ROSE: But the theory of mind means what?
KANDEL: The theory of mind refers to a fact when you and I have a conversation I have a general idea of where you’re going, what you hope to get at, that you have your only way of thinking about a problem. Autistic kids can’t get into your brain. They don’t understand that you have your own agenda, which is different than their agenda.
FISCHBACH: This is very profound. It’s a matter of belief. When the children develop an idea about false beliefs, that other people may believe things that are different than what they believe. It’s different than a shared emotion. A young child will smile when you smile or they’ll frown when you frown. But to appreciate that the person you’re looking at may be thinking about something that’s different than what you’re thinking about is a very late developing and very profound skill.
PELPHREY: And a key concept that we can relate back to aggression is understanding that another person’s belief may be different from yours and different from what you know to be reality is your belief of what reality is. When those two things disagree, that’s an opportunity for conflict.
BARGMANN: The point to take away is that our brains are not calculators where you punch in a bunch of numbers and you get a number out in the end. Our brains are ourselves, and they incorporate what’s important and how we feel, and they give you different kinds of responses. And one of the most important things for us is each other. From the moment of our birth, the most important aspect of our life is our ability to predict and affect the behavior of others. And so this is a big part of what it is to be human. And I would say that the question I would like to understand is how a biological system can do something so remarkable.

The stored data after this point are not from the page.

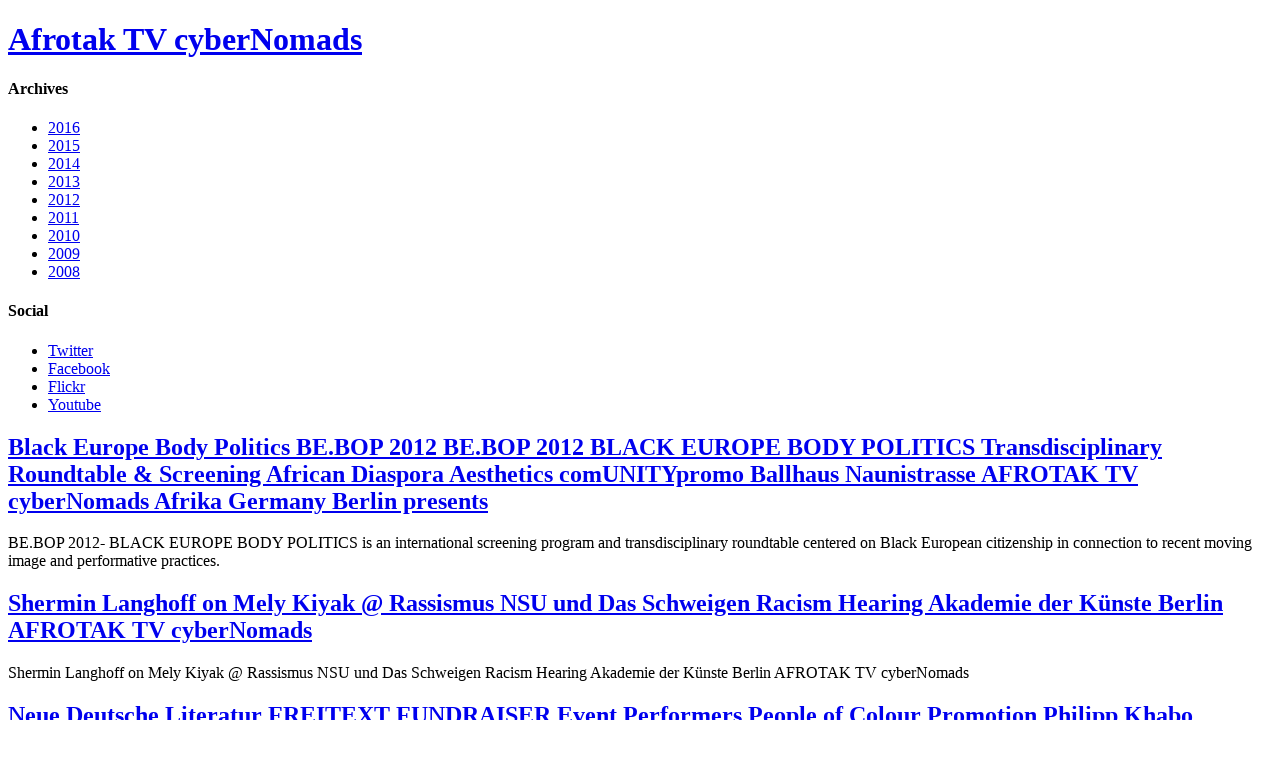

--- FILE ---
content_type: text/html; charset=UTF-8
request_url: https://blog.afrotak.tv/category/ballhaus/
body_size: 1946
content:
<!doctype html><html prefix="og: http://ogp.me/ns#" lang="en" translate="no"><head><title>BALLHAUS \ Afrotak TV cyberNomads</title><meta name='robots' content='max-image-preview:large' /><link rel="alternate" type="application/rss+xml" title="Afrotak TV cyberNomads &raquo; Feed" href="https://blog.afrotak.tv/feed/" /><link rel="alternate" type="application/rss+xml" title="Afrotak TV cyberNomads &raquo; Comments Feed" href="https://blog.afrotak.tv/comments/feed/" /><link rel="alternate" type="application/rss+xml" title="Afrotak TV cyberNomads &raquo; BALLHAUS Category Feed" href="https://blog.afrotak.tv/category/ballhaus/feed/" /><link rel='stylesheet' id='classic-theme-styles-css' href='https://blog.afrotak.tv/wordpress/wp-includes/css/classic-themes.min.css?ver=6.2.8' type='text/css' media='all' /><link rel="profile" href="http://gmpg.org/xfn/11"><link rel="pingback" href="https://blog.afrotak.tv/wordpress/xmlrpc.php"><meta charset="UTF-8"><meta property="og:description" content="The Black German Academia Art Media Culture Archive since 2001"><meta property="og:site_name" content="Afrotak TV cyberNomads"><meta property="og:title" content="BALLHAUS"><meta property="og:type" content="website"><meta property="og:url" content="https://blog.afrotak.tv/2012/06/23/black-europe-body-politics-be-bop-2012-be-bop-2012-black-europe-body-politics-transdisciplinary-roundtable-screening-african-diaspora-aesthetics-comunitypromo-ballhaus-naunistrasse-afrotak-tv-c/"><meta property="description" content="The Black German Academia Art Media Culture Archive since 2001"><meta name="viewport" content="width=device-width"><meta name="google" content="notranslate"></head><body><header><h1><a href="https://blog.afrotak.tv">Afrotak TV cyberNomads</a></h1></header><section><h4>Archives</h4><ul><li><a href='https://blog.afrotak.tv/2016/'>2016</a></li><li><a href='https://blog.afrotak.tv/2015/'>2015</a></li><li><a href='https://blog.afrotak.tv/2014/'>2014</a></li><li><a href='https://blog.afrotak.tv/2013/'>2013</a></li><li><a href='https://blog.afrotak.tv/2012/'>2012</a></li><li><a href='https://blog.afrotak.tv/2011/'>2011</a></li><li><a href='https://blog.afrotak.tv/2010/'>2010</a></li><li><a href='https://blog.afrotak.tv/2009/'>2009</a></li><li><a href='https://blog.afrotak.tv/2008/'>2008</a></li></ul><h4>Social</h4><ul><li id="menu-item-2054" class="menu-item menu-item-type-custom menu-item-object-custom menu-item-2054"><a href="http://www.twitter.com/AFROTAKTVcbN">Twitter</a></li><li id="menu-item-2056" class="menu-item menu-item-type-custom menu-item-object-custom menu-item-2056"><a href="https://www.facebook.com/AFROTAKTVcyberNomads/">Facebook</a></li><li id="menu-item-2058" class="menu-item menu-item-type-custom menu-item-object-custom menu-item-2058"><a href="https://www.flickr.com/photos/afrotak">Flickr</a></li><li id="menu-item-2053" class="menu-item menu-item-type-custom menu-item-object-custom menu-item-2053"><a href="http://youtube.com/user/AFROTAKTVcyberNomads">Youtube</a></li></ul></section><article><h2><a href="https://blog.afrotak.tv/2012/06/23/black-europe-body-politics-be-bop-2012-be-bop-2012-black-europe-body-politics-transdisciplinary-roundtable-screening-african-diaspora-aesthetics-comunitypromo-ballhaus-naunistrasse-afrotak-tv-c/">Black Europe Body Politics BE.BOP 2012 BE.BOP 2012  BLACK EUROPE BODY POLITICS Transdisciplinary Roundtable &#038; Screening African Diaspora Aesthetics comUNITYpromo Ballhaus Naunistrasse AFROTAK TV cyberNomads Afrika Germany Berlin presents</a></h2><p>BE.BOP 2012- BLACK EUROPE BODY POLITICS is an international screening program and transdisciplinary roundtable centered on Black European citizenship in connection to recent moving image and performative practices. </p><h2><a href="https://blog.afrotak.tv/2012/06/03/shermin-langhoff-on-mely-kiyak-rassismus-nsu-und-das-schweigen-racism-hearing-akademie-der-kunste-berlin-afrotak-tv-cybernomads/">Shermin Langhoff on Mely Kiyak @ Rassismus NSU und Das Schweigen Racism Hearing Akademie der Künste Berlin AFROTAK TV cyberNomads</a></h2><p>Shermin Langhoff on Mely Kiyak @ Rassismus NSU und Das Schweigen Racism Hearing Akademie der Künste Berlin AFROTAK TV cyberNomads</p><h2><a href="https://blog.afrotak.tv/2011/04/26/neue-deutsche-literatur-freitext-fundraiser-event-performers-people-of-colour-promotion-philipp-khabo-kopsell-adetoun-und-michael-kueppers-adebisi-volkan-t-dj-pasha-afrotak-tv-cybernomads-black-germa/">Neue Deutsche Literatur FREITEXT FUNDRAISER Event Performers People of Colour Promotion Philipp Khabo Köpsell, Adetoun und Michael Kueppers-Adebisi Volkan T DJ Pasha AFROTAK TV cyberNomads Black German Media Archive Network TV Channel Afrika Deutschland KUNSTRAUM KREUZBERG/Bethanien</a></h2><p>Neue Deutsche Literatur FREITEXT FUNDRAISER Event Performers People of Colour Promotion Philipp Khabo Köpsell, Adetoun und Michael Kueppers-Adebisi Volkan T DJ Pasha AFROTAK TV cyberNomads Black German Media Archive Network TV Channel</p><h2><a href="https://blog.afrotak.tv/2010/09/15/[base64]/">Afrika Tanz Deutschland Südafrika in Berlin Wagner Carvallho on BOYZIE CEKWANA Tanztheater Südafrika Schwarz Interview Black Berlin Wagner Carvalho Brasilien Kurator BALLHAUS BERLIM AFROTAK TV cyberNomads Schwarze Deutsche Medien Kultur und Bildungs Datenbank Afrika Deutschland</a></h2><p>Boyzie Cekwana wuchs in Soweto/Südafrika auf und legt seiner neuesten Arbeit die „Influx Control“  zu Grunde, ein starres System von Gesetzen, das 1923 von der südafrikanischen Regierung verabschiedet wurde und Schwarzen Menschen verbot, sich frei zu bewegen oder ihren Wohnort frei zu bestimmen. Diese Gesetze bestimmten ihre wirtschaftliche, politische, soziale und kulturelle Realität über Jahre.</p></article><footer><hr><p>Copyright &copy; 2001-2026 <a href="https://www.afrotak.tv">Afrotak TV cyberNomads</a></p></footer></body></html>
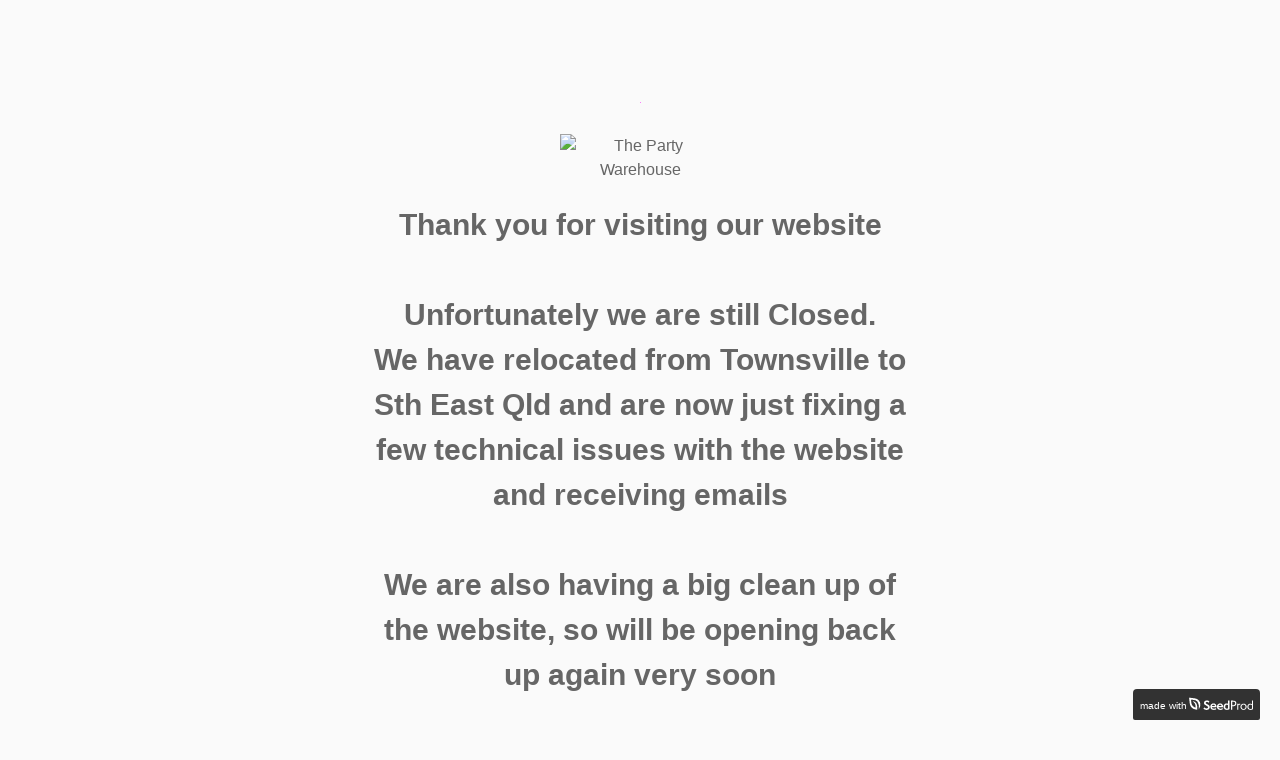

--- FILE ---
content_type: text/html; charset=UTF-8
request_url: https://thepartywarehouse.net.au/product-category/books-new-pre-owned/fashion-and-lifestyle/
body_size: 1938
content:
<!DOCTYPE html>
<html class="sp-html 
			sp-seedprod sp-h-full" lang="en-AU">
<head>
							

		


<!-- Open Graph -->
<meta property="og:url" content="https://thepartywarehouse.net.au/product-category/books-new-pre-owned/fashion-and-lifestyle/" />
<meta property="og:type" content="website" />
						
<!-- Twitter Card -->
<meta name="twitter:card" content="summary" />
						
			<meta charset="UTF-8">
<meta name="viewport" content="width=device-width, initial-scale=1.0">
<!-- Default CSS -->
<link rel='stylesheet' id='seedprod-css-css'  href='https://thepartywarehouse.net.au/wp-content/plugins/coming-soon/public/css/tailwind.min.css?ver=6.18.18' type='text/css' media='all' /> <link rel='stylesheet' id='seedprod-fontawesome-css'  href='https://thepartywarehouse.net.au/wp-content/plugins/coming-soon/public/fontawesome/css/all.min.css?ver=6.18.18' type='text/css' media='all' /> 
	
	
	
	
	

	
	

	
<!-- Global Styles -->
<style>
	#sp-page{color:#666666} #sp-page .sp-header-tag-h1,#sp-page .sp-header-tag-h2,#sp-page .sp-header-tag-h3,#sp-page .sp-header-tag-h4,#sp-page .sp-header-tag-h5,#sp-page .sp-header-tag-h6{color:#444444}#sp-page h1,#sp-page h2,#sp-page h3,#sp-page h4,#sp-page h5,#sp-page h6{color:#444444; font-family:'Helvetica Neue', Arial, sans-serif;font-weight:400;font-style:normal} #sp-page a{color:#27AE60} #sp-page a:hover{color:#1e8449}#sp-page .btn{background-color:#27AE60}body{background-color:#fafafa !important; background-image:;}
	
	
	@media only screen and (max-width: 480px) {
					 #sp-k4accv {text-align:center !important;} #sp-rc96vp {text-align:center !important;} .sp-text-wrapper-ss42wh,   #sp-ss42wh,   #ss42wh {text-align:left !important;} #sp-x7mrh1 {height:40px !important;}		
			}

	@media only screen and (min-width: 481px) and (max-width: 1024px) {
					 #sp-k4accv {text-align:center !important;} #sp-rc96vp {text-align:center !important;} .sp-text-wrapper-ss42wh,   #sp-ss42wh,   #ss42wh {text-align:left !important;} #sp-x7mrh1 {height:10px !important;}		
			}

	@media only screen and (min-width: 1024px) {
			}

	

	</style>

<!-- JS -->
<script>
</script>
	
	
	
		<script src="https://thepartywarehouse.net.au/wp-content/plugins/coming-soon/public/js/sp-scripts.min.js" defer></script> 		
	
	
	
	


	<script src="https://thepartywarehouse.net.au/wp-includes/js/jquery/jquery.min.js"></script>
	</head>
<body class="spBgcover sp-h-full sp-antialiased sp-bg-slideshow">
	
			<div id="sp-page" class="spBgcover sp-content-1" style="background-color: rgb(250, 250, 250); font-family: 'Helvetica Neue', Arial, sans-serif; font-weight: 400;"><section id="sp-ks8a8s"      class="sp-el-section " style="width: 600px; max-width: 100%; padding: 10px; margin-top: 60px;"><div id="sp-vw3kvy"      class="sp-el-row sp-w-full  sp-m-auto sm:sp-flex sp-justify-between" style="padding: 0px; width: auto; max-width: 1000px;"><div id="sp-wz5ajq"      class="sp-el-col  sp-w-full" style="width: calc(100% + 0px);"><figure id="sp-k4accv"   class="sp-image-wrapper sp-el-block" style="margin: 0px; text-align: center;"><div><span><img src="[data-uri]" alt="" width="" height="" data-dynamic-tag="" data-image-src=""    class="sp-image-block-k4accv custom-preview-class"></span></div><div id="sp-image-dynamic-tags-js-k4accv"><script>jQuery(function() { image_dynamic_tags('k4accv' );});</script></div></figure><figure id="sp-rc96vp"   class="sp-image-wrapper sp-el-block" style="margin: 0px; text-align: center;"><div><span><img src="https://thepartywarehouse.net.au/wp-content/uploads/2017/05/P-The-Party-Warehouse.png" alt="The Party Warehouse" width="563" height="581" data-dynamic-tag="" data-image-src="wpmedia"    srcset=" https://thepartywarehouse.net.au/wp-content/uploads/2017/05/P-The-Party-Warehouse-150x150.png 150w, https://thepartywarehouse.net.au/wp-content/uploads/2017/05/P-The-Party-Warehouse-291x300.png 291w, https://thepartywarehouse.net.au/wp-content/uploads/2017/05/P-The-Party-Warehouse.png 563w" class="sp-image-block-rc96vp custom-preview-class" style="width: 160px;"></span></div><div id="sp-image-dynamic-tags-js-rc96vp"><script>jQuery(function() { image_dynamic_tags('rc96vp' );});</script></div></figure><div id="sp-ss42wh"      class="sp-css-target sp-text-wrapper sp-el-block sp-text-wrapper-ss42wh" style="font-size: 30px; margin: 0px; text-align: center;"><p style="text-align: center;"><strong>Thank you for visiting our website</strong></p>
<p style="text-align: center;"><br><strong>Unfortunately we are still Closed.</strong></p>
<p style="text-align: center;"><strong>We have relocated from Townsville to Sth East Qld and are now just fixing a few technical issues with the website and receiving emails</strong><br><br><strong>We are also having a big clean up of the website, so will be opening back up again very soon</strong><br><br><strong>We thank you for your patience and apologise for any inconvenience this might cause</strong></p></div></div></div></section><section id="sp-qy2ukz"      class="sp-el-section " style="width: 100%; max-width: 100%; padding: 10px;"><div id="sp-y2q7z4"      class="sp-el-row sp-w-full  sp-m-auto sm:sp-flex sp-justify-between" style="padding: 0px; width: auto; max-width: 1000px;"><div id="sp-kc98i6"      class="sp-el-col  sp-w-full" style="width: calc(100% + 0px);"><div id="sp-x7mrh1"   class="sp-spacer" style="height: 60px;"></div></div></div></section></div>


<div class="tv">
	<div class="screen mute" id="tv"></div>
</div>

	<div class="sp-credit" >
	<a target="_blank" href="https://www.seedprod.com/?utm_source=seedprod-plugin&#038;utm_medium=seedprod-frontend&#038;utm_campaign=powered-by-link" rel="nofollow"><span>made with</span><img src="https://thepartywarehouse.net.au/wp-content/plugins/coming-soon/public/svg/powered-by-logo.svg"></a>
</div>
		
<script>
	var sp_is_mobile = false;	
</script>

		</body>

</html>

KANDEL: I think there are two themes that struck me that have come out of this discussion. One is how important it is for biology for our understanding of using a number of different experimental approaches, including different organisms varying in complexity from worms to non-human primates to people. I think this is essential, this comparative approach that is critical to understanding behavior, number one. And number two, given the fact that we are born to do good, as Giacomo would have us believe, but we’re capable of evil — to understand better how one flips from one to the other, and to see a way where we can prevent this tribalism from becoming a dominant force. Wouldn’t it be wonderful if we had some biological insight into how to contain that?